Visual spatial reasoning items
# # # # #

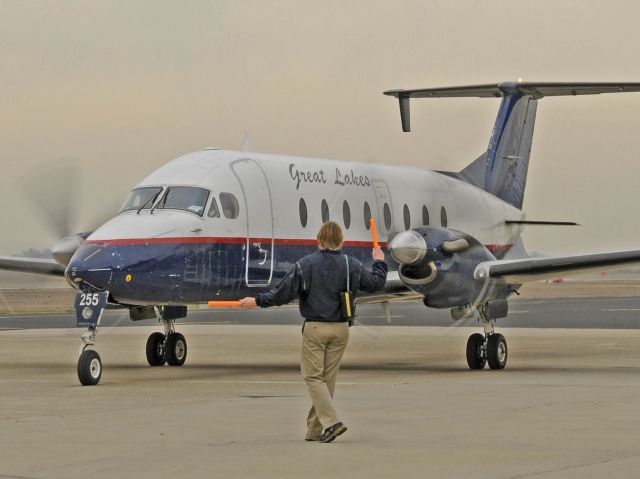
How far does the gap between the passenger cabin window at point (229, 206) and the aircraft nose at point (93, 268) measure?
2.46 meters

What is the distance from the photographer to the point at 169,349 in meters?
23.5

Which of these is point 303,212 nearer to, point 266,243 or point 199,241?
point 266,243

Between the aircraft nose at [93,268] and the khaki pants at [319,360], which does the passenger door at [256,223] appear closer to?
the aircraft nose at [93,268]

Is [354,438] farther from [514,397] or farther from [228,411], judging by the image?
[514,397]

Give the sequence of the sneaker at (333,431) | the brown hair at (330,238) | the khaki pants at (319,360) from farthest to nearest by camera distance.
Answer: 1. the brown hair at (330,238)
2. the khaki pants at (319,360)
3. the sneaker at (333,431)

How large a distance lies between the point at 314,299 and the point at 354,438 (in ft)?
4.34

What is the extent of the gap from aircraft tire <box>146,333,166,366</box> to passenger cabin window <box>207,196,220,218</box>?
3671mm

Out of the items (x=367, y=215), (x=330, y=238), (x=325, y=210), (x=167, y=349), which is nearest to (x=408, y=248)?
(x=325, y=210)

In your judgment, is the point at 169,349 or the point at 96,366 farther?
the point at 169,349

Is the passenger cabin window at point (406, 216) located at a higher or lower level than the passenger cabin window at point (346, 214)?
lower

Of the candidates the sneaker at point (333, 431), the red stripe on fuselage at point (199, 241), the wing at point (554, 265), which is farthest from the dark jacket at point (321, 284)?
the wing at point (554, 265)

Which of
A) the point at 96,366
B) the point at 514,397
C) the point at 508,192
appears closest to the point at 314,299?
the point at 514,397

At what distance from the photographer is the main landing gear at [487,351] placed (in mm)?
21875

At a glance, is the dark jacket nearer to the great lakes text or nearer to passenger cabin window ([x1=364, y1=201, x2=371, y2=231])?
the great lakes text
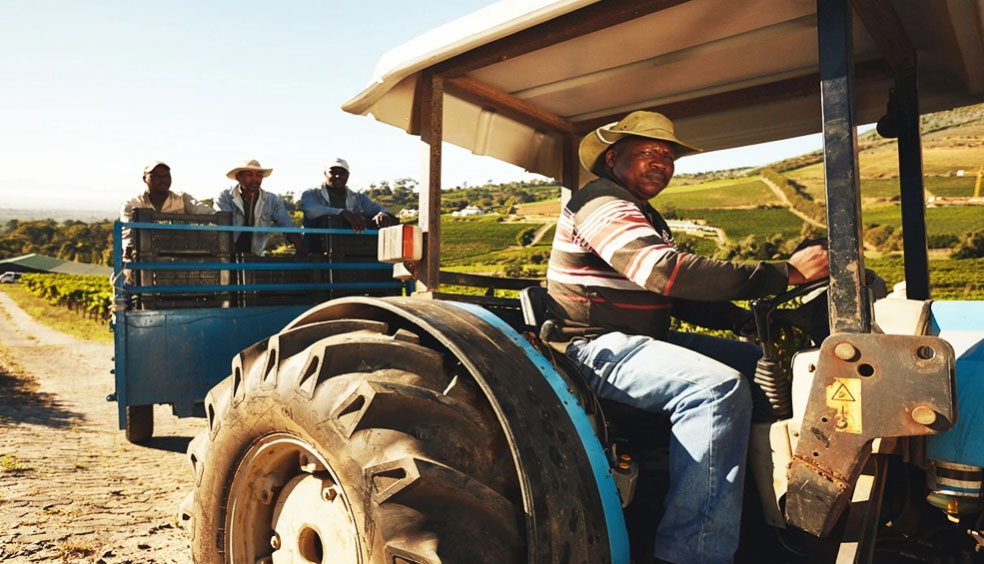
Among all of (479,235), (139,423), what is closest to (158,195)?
(139,423)

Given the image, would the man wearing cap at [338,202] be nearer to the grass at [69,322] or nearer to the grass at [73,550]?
the grass at [73,550]

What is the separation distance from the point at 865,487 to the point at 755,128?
2.02 metres

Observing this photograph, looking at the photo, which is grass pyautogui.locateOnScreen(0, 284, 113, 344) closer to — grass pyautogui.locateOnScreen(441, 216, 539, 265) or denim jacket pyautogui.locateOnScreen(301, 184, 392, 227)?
denim jacket pyautogui.locateOnScreen(301, 184, 392, 227)

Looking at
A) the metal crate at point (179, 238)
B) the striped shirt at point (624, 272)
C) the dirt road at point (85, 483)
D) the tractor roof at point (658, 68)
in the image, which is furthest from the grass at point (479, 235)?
the striped shirt at point (624, 272)

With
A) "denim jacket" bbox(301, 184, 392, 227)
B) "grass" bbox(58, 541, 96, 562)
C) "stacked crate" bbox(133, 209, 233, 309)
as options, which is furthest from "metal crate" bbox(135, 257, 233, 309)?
"grass" bbox(58, 541, 96, 562)

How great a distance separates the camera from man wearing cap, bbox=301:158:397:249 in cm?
661

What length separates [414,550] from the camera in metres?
1.57

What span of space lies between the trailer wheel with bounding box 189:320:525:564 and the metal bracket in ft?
2.25

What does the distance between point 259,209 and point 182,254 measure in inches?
50.7

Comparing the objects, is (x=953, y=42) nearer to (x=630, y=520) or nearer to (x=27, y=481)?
(x=630, y=520)

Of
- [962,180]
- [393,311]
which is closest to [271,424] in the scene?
[393,311]

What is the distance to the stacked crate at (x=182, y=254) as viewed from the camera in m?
5.31

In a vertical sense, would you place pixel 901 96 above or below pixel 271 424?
above

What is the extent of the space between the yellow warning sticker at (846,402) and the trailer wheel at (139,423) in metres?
6.07
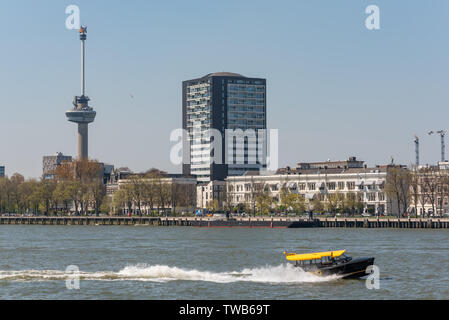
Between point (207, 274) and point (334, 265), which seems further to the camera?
point (207, 274)

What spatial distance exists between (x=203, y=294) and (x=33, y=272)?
18.1 meters

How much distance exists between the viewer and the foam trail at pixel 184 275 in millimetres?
67875

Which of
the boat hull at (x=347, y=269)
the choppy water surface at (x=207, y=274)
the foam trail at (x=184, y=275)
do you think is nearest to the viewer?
the choppy water surface at (x=207, y=274)

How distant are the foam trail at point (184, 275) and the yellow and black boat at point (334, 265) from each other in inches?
17.9

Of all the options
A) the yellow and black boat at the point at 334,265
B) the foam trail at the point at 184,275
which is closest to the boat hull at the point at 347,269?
the yellow and black boat at the point at 334,265

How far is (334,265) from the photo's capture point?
223 ft

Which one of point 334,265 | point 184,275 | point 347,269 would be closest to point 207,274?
point 184,275

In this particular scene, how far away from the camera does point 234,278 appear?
69938 millimetres

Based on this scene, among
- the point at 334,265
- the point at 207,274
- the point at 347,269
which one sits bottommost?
the point at 207,274

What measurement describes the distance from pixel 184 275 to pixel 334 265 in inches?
466

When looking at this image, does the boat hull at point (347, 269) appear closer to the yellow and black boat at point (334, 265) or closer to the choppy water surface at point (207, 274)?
the yellow and black boat at point (334, 265)

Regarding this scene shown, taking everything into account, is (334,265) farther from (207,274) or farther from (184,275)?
(184,275)
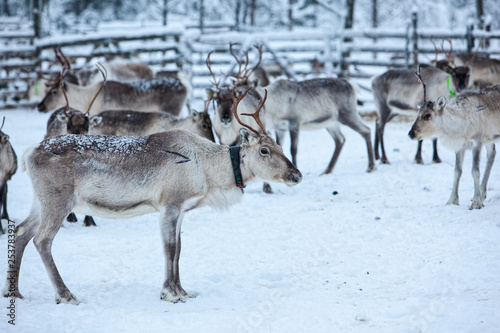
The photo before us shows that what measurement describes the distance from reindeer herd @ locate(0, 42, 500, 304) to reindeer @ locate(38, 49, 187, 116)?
17 millimetres

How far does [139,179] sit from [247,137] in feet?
2.87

# # # # #

## TASK TO CARRY OUT
Exclude the pictures and transcribe all of the entries exactly.

## SOLUTION FOR THIS TASK
How far does the gap between the passenger cabin window at point (229, 206) and the aircraft nose at point (93, 268) measure?
2.46 meters

What is the distance from the photographer to the point at 169,349 in meters?
23.5

Which of these is point 303,212 nearer to, point 266,243 or point 199,241?
point 266,243

Between the aircraft nose at [93,268] and the khaki pants at [319,360], which does the passenger door at [256,223] appear closer to?
the aircraft nose at [93,268]

Is [354,438] farther from [514,397] or farther from [228,411], judging by the image?
[514,397]

Give the sequence of the sneaker at (333,431) | the brown hair at (330,238) | the khaki pants at (319,360) from farthest to nearest by camera distance.
Answer: 1. the brown hair at (330,238)
2. the khaki pants at (319,360)
3. the sneaker at (333,431)

How large a distance lies between the point at 314,299 and the point at 354,438 (in ft)?
4.34

What is the extent of the gap from aircraft tire <box>146,333,166,366</box> to passenger cabin window <box>207,196,220,218</box>?
3671mm

Out of the items (x=367, y=215), (x=330, y=238), (x=325, y=210), (x=167, y=349), which is nearest to (x=408, y=248)?
(x=325, y=210)

In your judgment, is the point at 169,349 or the point at 96,366 farther?
the point at 169,349

Is the passenger cabin window at point (406, 216) located at a higher or lower level than the passenger cabin window at point (346, 214)?
lower

Of the candidates the sneaker at point (333, 431), the red stripe on fuselage at point (199, 241), the wing at point (554, 265), which is farthest from the dark jacket at point (321, 284)?
the wing at point (554, 265)

Which of
A) the point at 96,366
B) the point at 514,397
C) the point at 508,192
appears closest to the point at 314,299?
the point at 514,397

At what distance from the photographer is the main landing gear at [487,351] placed (in mm)?
21875

At a glance, is the dark jacket nearer to the great lakes text or nearer to passenger cabin window ([x1=364, y1=201, x2=371, y2=231])?
the great lakes text
Among all of (479,235), (139,423), what is closest to (158,195)?
(139,423)

Given the image, would the man wearing cap at [338,202] be nearer to the grass at [69,322] or nearer to the grass at [73,550]?
the grass at [73,550]

What is the separation distance from the point at 865,487 to the point at 755,128?
2.02 metres

Observing this photograph, looking at the photo, which is grass pyautogui.locateOnScreen(0, 284, 113, 344) closer to — grass pyautogui.locateOnScreen(441, 216, 539, 265) or denim jacket pyautogui.locateOnScreen(301, 184, 392, 227)?
denim jacket pyautogui.locateOnScreen(301, 184, 392, 227)

Looking at
A) the metal crate at point (179, 238)
B) the striped shirt at point (624, 272)
C) the dirt road at point (85, 483)
D) the tractor roof at point (658, 68)
in the image, which is furthest from the grass at point (479, 235)?
the striped shirt at point (624, 272)

With
A) "denim jacket" bbox(301, 184, 392, 227)
B) "grass" bbox(58, 541, 96, 562)
C) "stacked crate" bbox(133, 209, 233, 309)
as options, which is furthest from "metal crate" bbox(135, 257, 233, 309)?
"grass" bbox(58, 541, 96, 562)

How great a distance separates the camera from man wearing cap, bbox=301:158:397:249 in cm?
661

What length separates [414,550] from the camera in metres?
1.57

What span of space lies between the trailer wheel with bounding box 189:320:525:564 and the metal bracket in ft?
2.25

What does the distance between point 259,209 and point 182,254 measure in inches?
50.7

Comparing the objects, is (x=953, y=42) nearer to (x=630, y=520) or nearer to (x=27, y=481)?
(x=630, y=520)

Of
- [962,180]
- [393,311]
which is closest to [271,424] in the scene?
[393,311]

What is the distance to the stacked crate at (x=182, y=254) as viewed from the camera in m?
5.31

In a vertical sense, would you place pixel 901 96 above or below pixel 271 424?
above

What is the extent of the space between the yellow warning sticker at (846,402) and the trailer wheel at (139,423) in metres?
6.07
Between point (207, 274) and point (334, 265), which seems further to the camera?
point (207, 274)

What spatial distance exists between (x=203, y=294) and (x=33, y=272)?
18.1 meters

How much distance exists between the viewer and the foam trail at pixel 184 275 in millimetres?
67875

Which of
the boat hull at (x=347, y=269)
the choppy water surface at (x=207, y=274)
the foam trail at (x=184, y=275)
do you think is nearest to the viewer?
the choppy water surface at (x=207, y=274)

How distant are the foam trail at point (184, 275) and the yellow and black boat at point (334, 265) from each other in inches?
17.9

Of all the options
A) the yellow and black boat at the point at 334,265
B) the foam trail at the point at 184,275
which is closest to the boat hull at the point at 347,269?
the yellow and black boat at the point at 334,265

How far is (334,265) from the photo's capture point?
223 ft

Which one of point 334,265 | point 184,275 | point 347,269 would be closest to point 207,274?
point 184,275

In this particular scene, how far away from the camera does point 234,278 appear?
69938 millimetres

Based on this scene, among
- the point at 334,265
- the point at 207,274
- the point at 347,269
which one sits bottommost?
the point at 207,274

What measurement describes the distance from pixel 184 275 to pixel 334 265 in inches?
466

When looking at this image, does the boat hull at point (347, 269) appear closer to the yellow and black boat at point (334, 265) or closer to the choppy water surface at point (207, 274)?
the yellow and black boat at point (334, 265)

Regarding this scene shown, taking everything into account, is (334,265) farther from (207,274) or farther from (184,275)?
(184,275)
The photo before us shows that what measurement describes the distance from reindeer herd @ locate(0, 42, 500, 304) to reindeer @ locate(38, 49, 187, 116)?
17 millimetres

How far does [139,179] sit from [247,137] in feet?
2.87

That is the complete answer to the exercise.